The drop in the daily peg to 6.2298 renminbi against the U.S. dollar, down from 6.1162 on Monday, was the largest one-day move in more than two decades and took the currency back to levels from three years ago. The central bank described the decision as a “one-off depreciation.”

“I think the market’s perception is if China is doing that they’re really worried about their economy,” said Jason Leinwand, managing director at Riverside Risk Advisors. “Any currencies that have direct ties with China will be weakened.”

The U.S. dollar index traded mildly higher, while the euro held above $1.10 on a bailout deal between Greece and its creditors. The yen was weaker against the dollar, near 125 yen.

European stocks closed sharply lower, with the German DAX off more than 2.5 percent, on the yuan move. Asian stocks ended mostly lower, with the Shanghai Composite flat.

“This news is negative for exporters (such as automakers) and luxury goods makers as well as other companies that derive foreign exchange revenue from China and other parts of Asia,” said Ilya Feygin, senior strategist at WallachBeth Capital.

He noted that the currency instability benefits Treasurys and gold.

Treasury yields fell as traders piled into dollar-denominated assets, with the 10-year yield briefly hitting its lowest level since June 1 before trading near 2.14 percent and the 2-year yield at 0.67 percent.

The Treasury Department auctioned $24 billion of 3-year notes at a high yield of 1.013 percent at 1:00 p.m. ET.

Gold rallied on Monday to its highest level since the end of June. Gold futures traded near $1,110 an ounce in afternoon trade.

Investors also watched Google, which unexpectedly announced after the close Monday that it will become part of a new publicly traded entity called Alphabet. Shares will still trade under the tickers GOOGL and GOOG. Class A shares jumped more than 3.5 percent in the afternoon.

Oil extended a recent decline. Brent crude was down more than 2.5 percent to below $49 a barrel, while U.S. crude briefly fell below $43 a barrel for the first time since March.

On Monday, dollar weakness and a refinery outage helped crude rally nearly 2.5 percent from a near five-month low earlier in the session

Crude oil futures hit a five-month intraday low of $42.69 and settled down $1.88, or 4.18 percent, at $43.08 a barrel, a six-year low. Gold futures ended up $3.60 at $1,107.70 an ounce.

On the data front, preliminary second quarter productivity was up at an annual rate of 1.3 percent, while unit labor costs were up 0.5 percent.

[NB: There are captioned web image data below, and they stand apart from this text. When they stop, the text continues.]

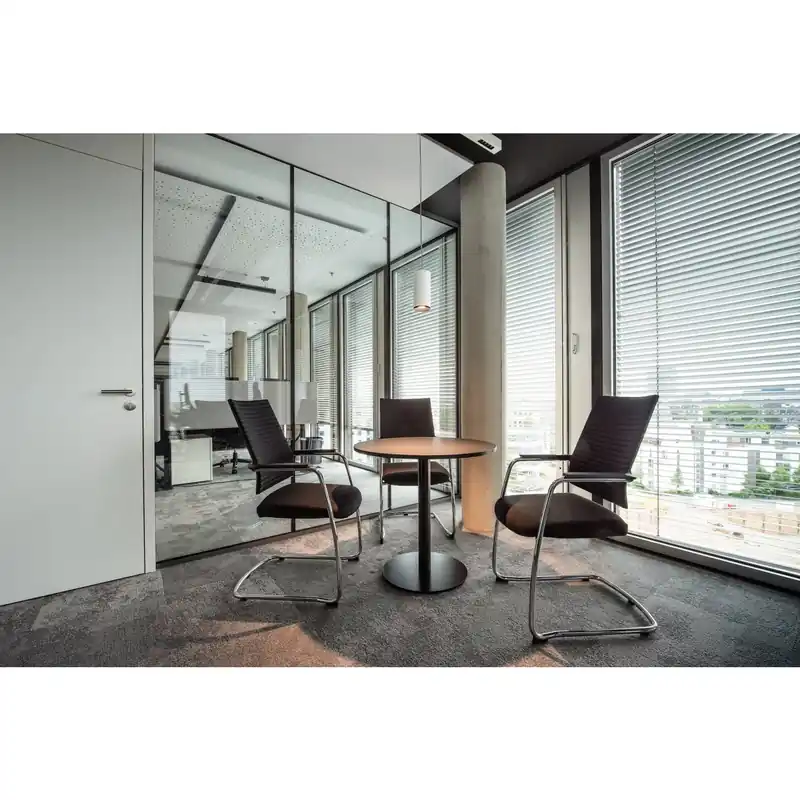Abverkauf SLV NUMINOS PD PHASE L, Indoor LED Pendelleuchte weiß/schwarz 3000K 36°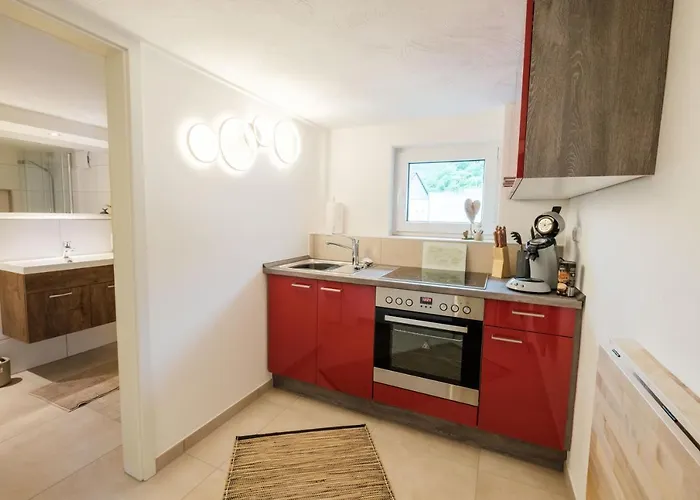 Terraluna-heimbach Daire Heimbach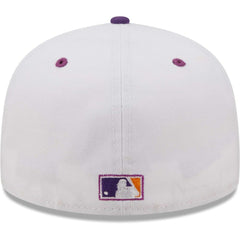 New York Yankees New Era 2000 World Series Grape Lolli 59FIFTY Fitted Hat - MLB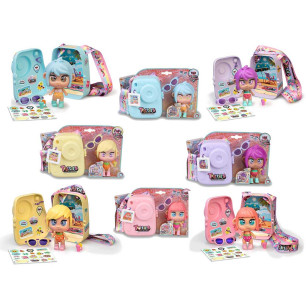 Mini Trotties Travel Cameras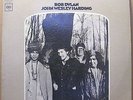 Bob Dylan John Wesley Harding 1967 Columbia 2eye vinyl lp EXCELLENT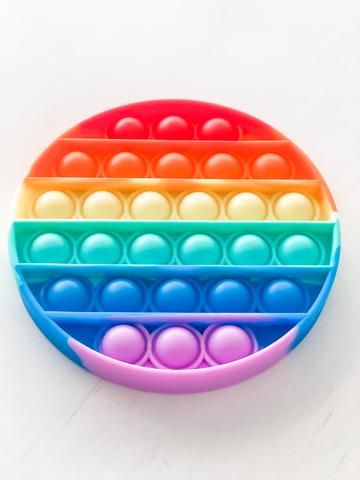 Rainbow "Sensory" Popper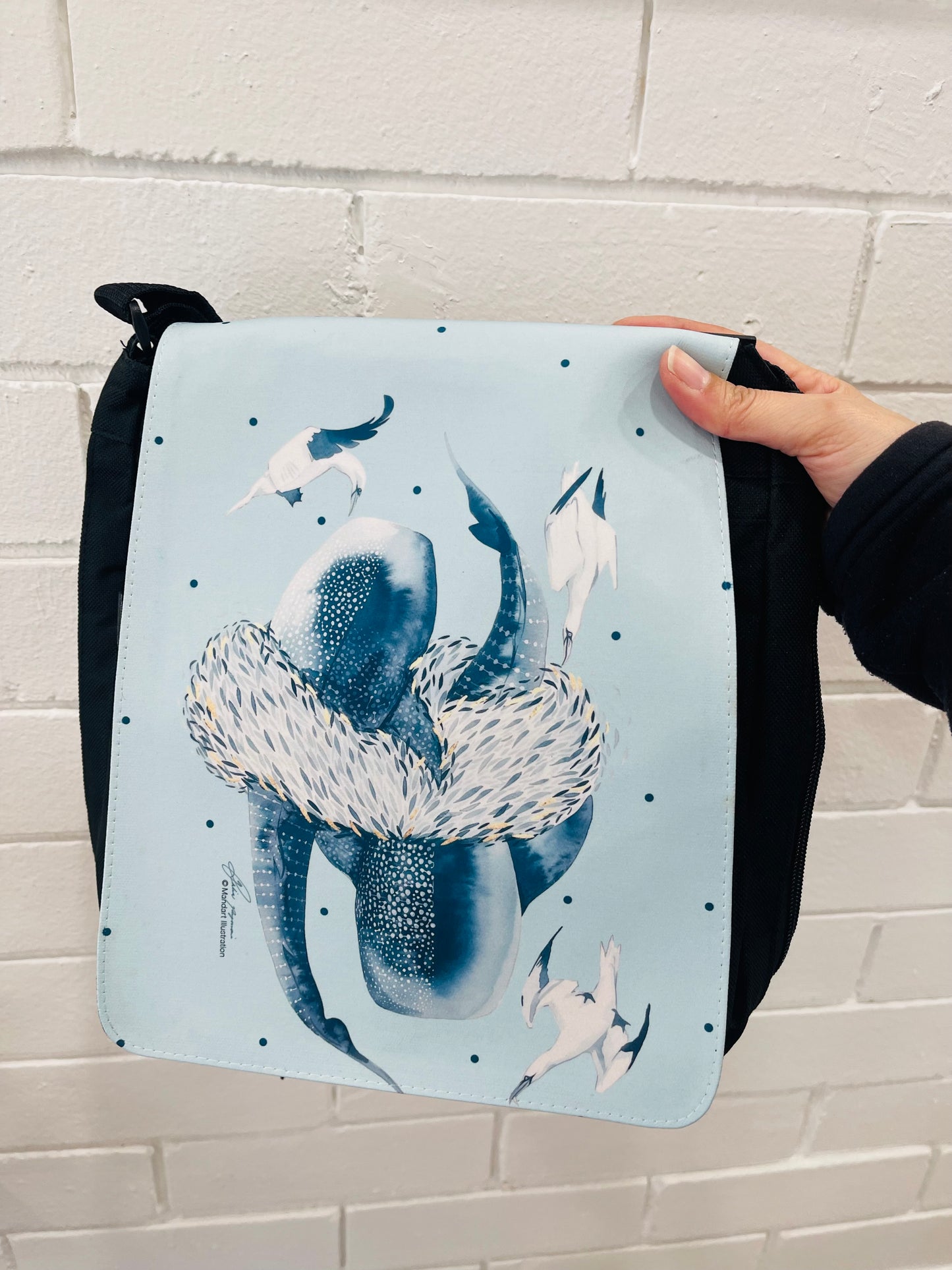 Mandart shoulder bags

Wholesale sales rose 0.1 percent in June, the weakest since March of this year, while inventories topped expectations with a gain of 0.9 percent. May’s figure was revised lower to 0.6 percent from 0.8 percent.

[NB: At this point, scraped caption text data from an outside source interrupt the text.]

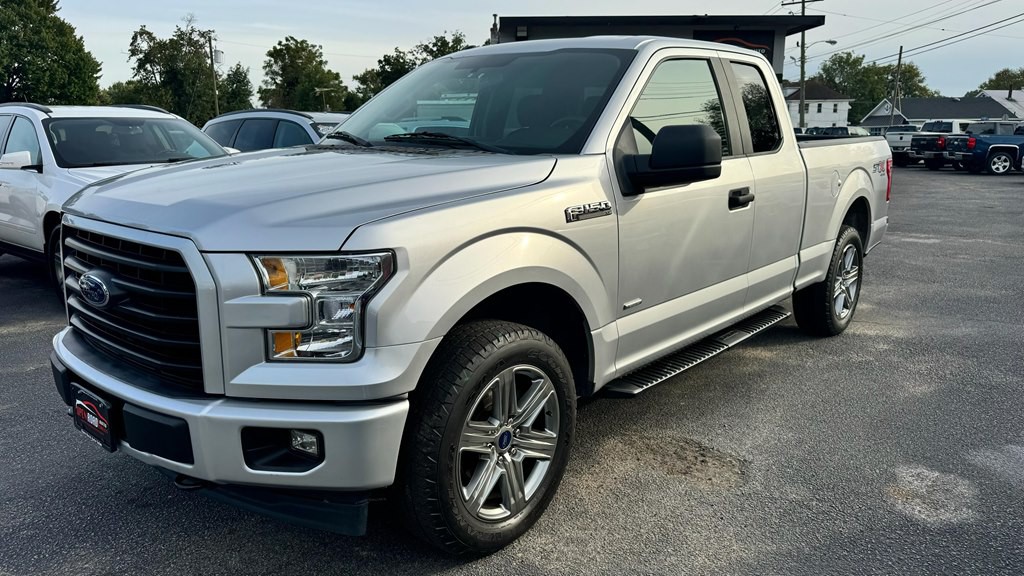 2017 Ford F-150 Image 5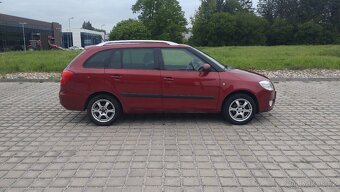 Škoda Fabia 1,6 16V combi Sport - 4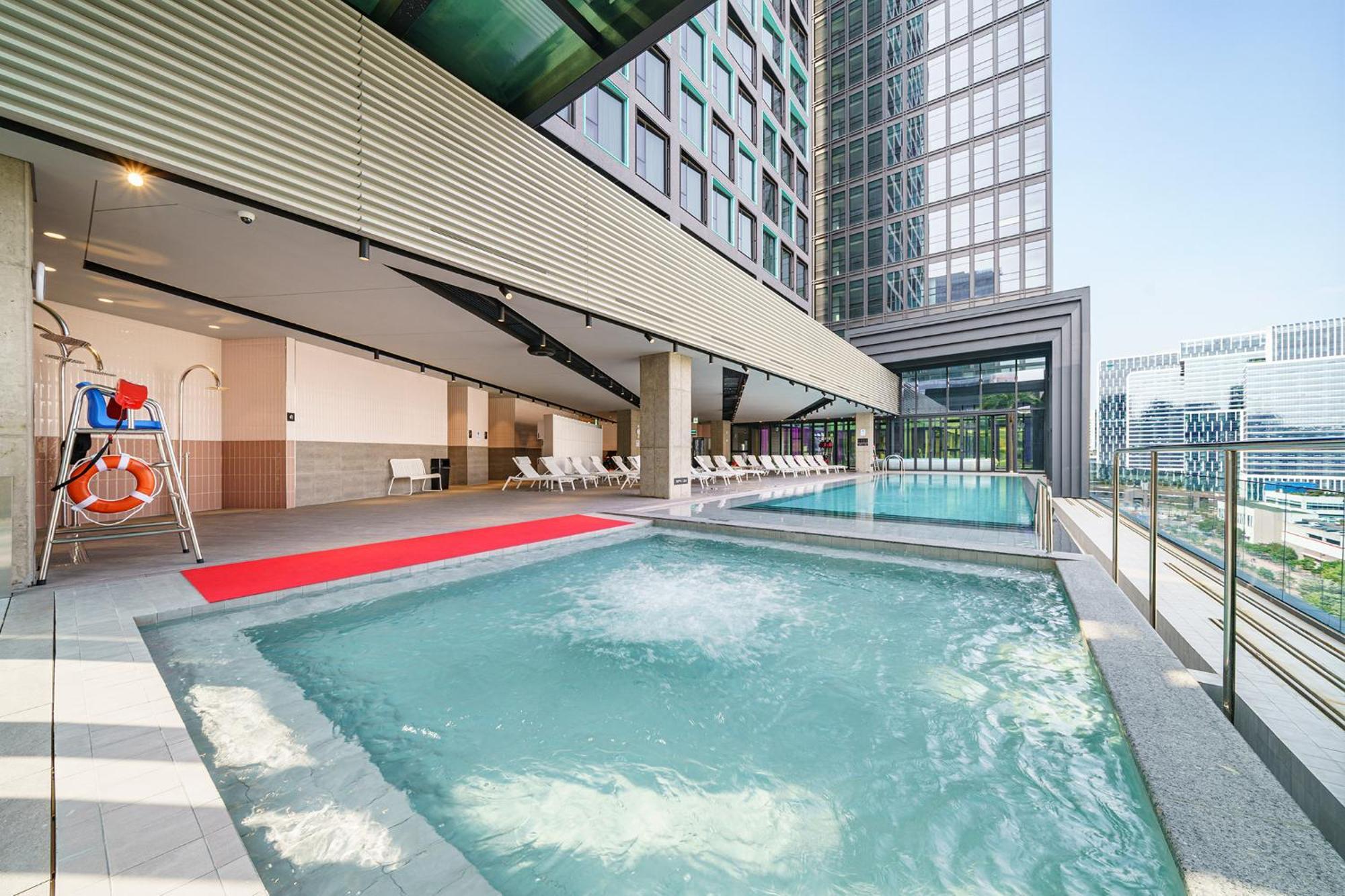 Take Hotel Seoul Gwangmyeong Dış mekan fotoğraf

“I think once investors get past the yuan devaluation we can focus on the (U.S.) economic picture, which remains good,” Luschini said.

Most analysts expect the Federal Reserve will find enough support from economic data to raise rates as early as September.

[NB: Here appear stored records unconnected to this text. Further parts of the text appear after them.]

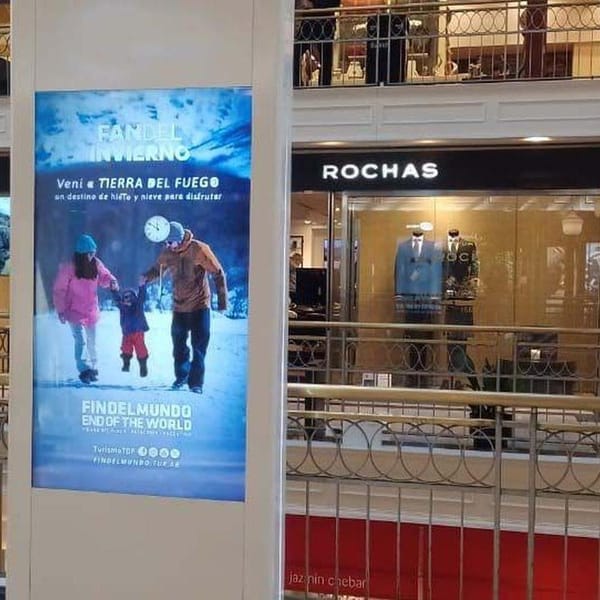 Promocionan Tierra del Fuego en la Ciudad de Buenos Aires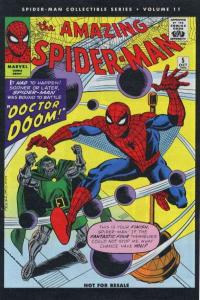 Spider-Man Collectible Series   #11, VF (Stock photo)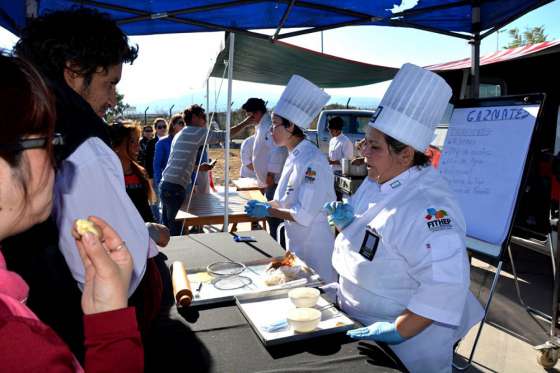 Exitosa primera edición de invierno de la feria Sabores y Colores de Salta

“The overnight devaluation of the Chinese yuan will likely be seen by Fed officials as a minor headwind to growth, but is not significant enough to change our base view of September liftoff,” J.P. Morgan said in a note. “The yuan has a 21.3 percent weight in the Fed’s broad dollar index, and so simply taking the 0.4 percent dollar change implied by the PBoC action at face value would imply perhaps a few hundredths off growth over the next one to two years (using a rough rule of thumb that 10% in the broad dollar subtracts about 1% off the level of GDP over time).”

Before the opening bell, Towers Watson posted quarterly results that beat expectations on both the top and bottom line.

In other earnings news, Shake Shack posted results after the close Monday that beat on both the top and bottom line. The restaurant chain also raised its full-year guidance.

Kraft Heinz reported a decline in sales at both its Kraft and Heinz divisions. Combined results for the recently merged firm were not reported.

Computer Sciences, Symantec, Cree and Cyber Ark Software will report after the bell.

The CBOE Volatility Index (VIX), widely considered the best gauge of fear in the market, traded above 14.

About seven stocks declined for every three advancers on the New York Stock Exchange, with an exchange volume of 505 million and a composite volume of nearly 2.5 billion in afternoon trade.